By Jameel Ahmad, Chief Market Analyst at FXTM
Last Wednesday evening, a more dovish than expected Federal Reserve weakened confidence in the USD. Although the Federal Reserve continued to taper their Quantitative Easing stimulus by a further $10bn, the US central bank surprisingly downgraded their economic growth projections for 2014.
Beforehand, speculation emerged that the Federal Reserve would actually upgrade economic projections during the FOMC minutes (following Yellen’s acknowledgement at a public speaking event in New York during May that US economic growth was set to accelerate throughout the latter half of 2014). In reference towards why the Federal Reserve downgraded their 2014 economic growth projections, the central bank admitted that the adverse winter weather period the United States faced over the New Year, had a larger detrimental effect on the US economy than they first envisaged. Overall, the US central bank are now projecting their economy to expand between 2.1% and 2.3% this year, a considerable decline from the 2.8% to 3% forecasted in March.
Janet Yellen inspired further USD weakness during her live press conference address, when she refrained from offering any indications regarding what timeframe the Federal Reserve would consider raising interest rates. Previously, Yellen had indicated that this could happen around six months after the Federal Reserve concluded their Quantitative Easing program. Generally, Yellen maintained a dovish tone throughout her press conference. For example, despite the US employment sector making substantial progress over the past few months, (the US economy has now regained all of the 8.7 million jobs lost during the recession and for the first time in nearly 15 years, the US economy has added over 200,000 jobs to their payroll for four consecutive months) Yellen identified that the US employment sector was still underperforming. All in all, the dovish Federal Reserve tone contributed towards the EURUSD reaching a two-week high, the AUDUSD recovering all losses from a dovish RBA minutes release two days prior and the GBPUSD finally advancing to a new 5-year high.

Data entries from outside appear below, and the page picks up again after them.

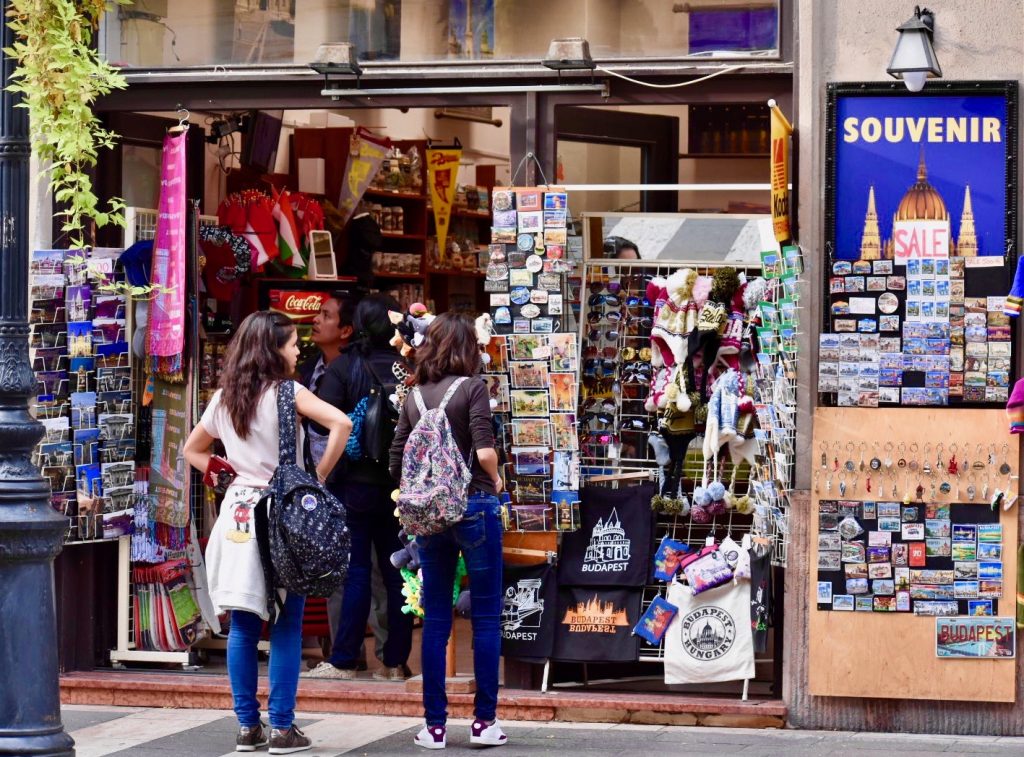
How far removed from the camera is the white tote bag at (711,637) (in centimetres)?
879

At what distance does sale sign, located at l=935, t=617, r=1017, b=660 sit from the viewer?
8352 mm

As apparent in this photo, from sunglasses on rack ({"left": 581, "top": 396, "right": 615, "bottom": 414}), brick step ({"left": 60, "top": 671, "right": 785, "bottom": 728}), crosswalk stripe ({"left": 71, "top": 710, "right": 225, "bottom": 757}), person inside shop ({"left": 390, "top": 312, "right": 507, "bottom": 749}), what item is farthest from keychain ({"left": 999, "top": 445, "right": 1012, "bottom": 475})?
crosswalk stripe ({"left": 71, "top": 710, "right": 225, "bottom": 757})

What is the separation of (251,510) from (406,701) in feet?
5.63

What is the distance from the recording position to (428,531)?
7961mm

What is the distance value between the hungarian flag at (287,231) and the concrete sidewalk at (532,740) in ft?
9.77

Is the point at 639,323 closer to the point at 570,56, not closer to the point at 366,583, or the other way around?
the point at 570,56

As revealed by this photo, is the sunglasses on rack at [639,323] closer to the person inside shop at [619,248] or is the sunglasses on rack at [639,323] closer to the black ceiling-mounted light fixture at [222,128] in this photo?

Moving on to the United Kingdom, although the GBPUSD finally advanced to a new 5-year high, the advancement occurred in a slightly more unorthodox manner than many were expecting. Since BoE Governor Carney hinted nearly two weeks ago that the BoE might increase interest rates sooner than the markets expect, anticipation was high that either the UK inflation levels had reached the BoE 2% threshold target, or a member of the BoE’s MPC (Monetary Policy Committee) had voted in favor of a UK interest rate increase during the latest BoE meeting. Neither of these hypothetical situations materialized. In fact, UK inflation CPI fell to a new 5-year low, with inflation increasing at an annualized 1.5%, and the BoE minutes release showed that the BoE’s Monetary Policy Committee still voted 9-0 in favor of maintaining interest rates at a record-low 0.5%. In reference to when the GBPUSD advanced towards a new 5-year high, it occurred after the Federal Reserve weakened the USD last Wednesday evening.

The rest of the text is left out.